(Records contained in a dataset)
_ _ _

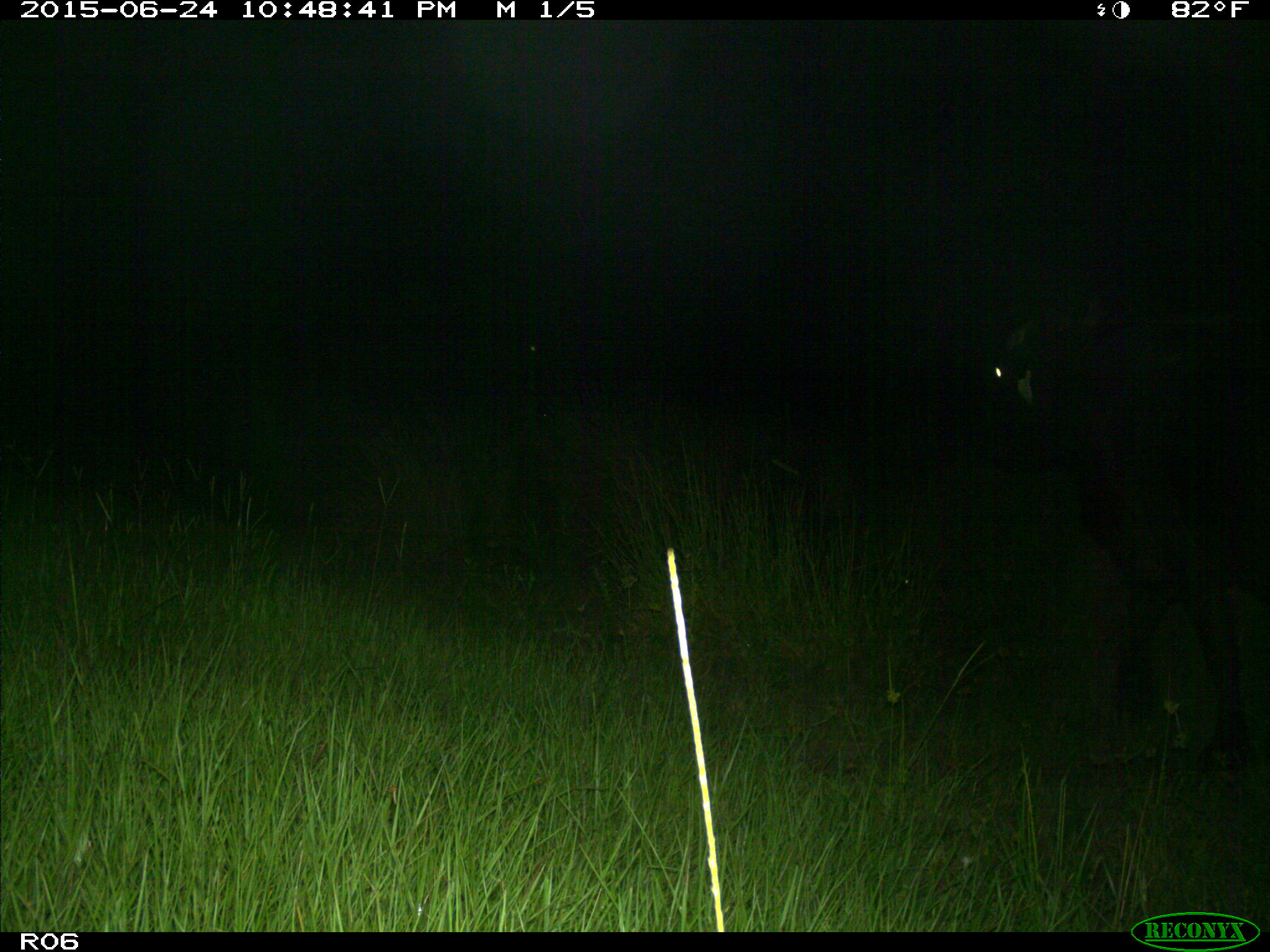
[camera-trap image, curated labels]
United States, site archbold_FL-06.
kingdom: Animalia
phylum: Chordata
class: Mammalia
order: Artiodactyla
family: Bovidae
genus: Bos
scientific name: Bos taurus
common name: domestic cow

_ _ _

Leave out the pictures and return every record word for word.

◆ **RESULT**
[camera-trap image, curated labels]
United States, site archbold_FL-06.
kingdom: Animalia
phylum: Chordata
class: Mammalia
order: Artiodactyla
family: Bovidae
genus: Bos
scientific name: Bos taurus
common name: domestic cow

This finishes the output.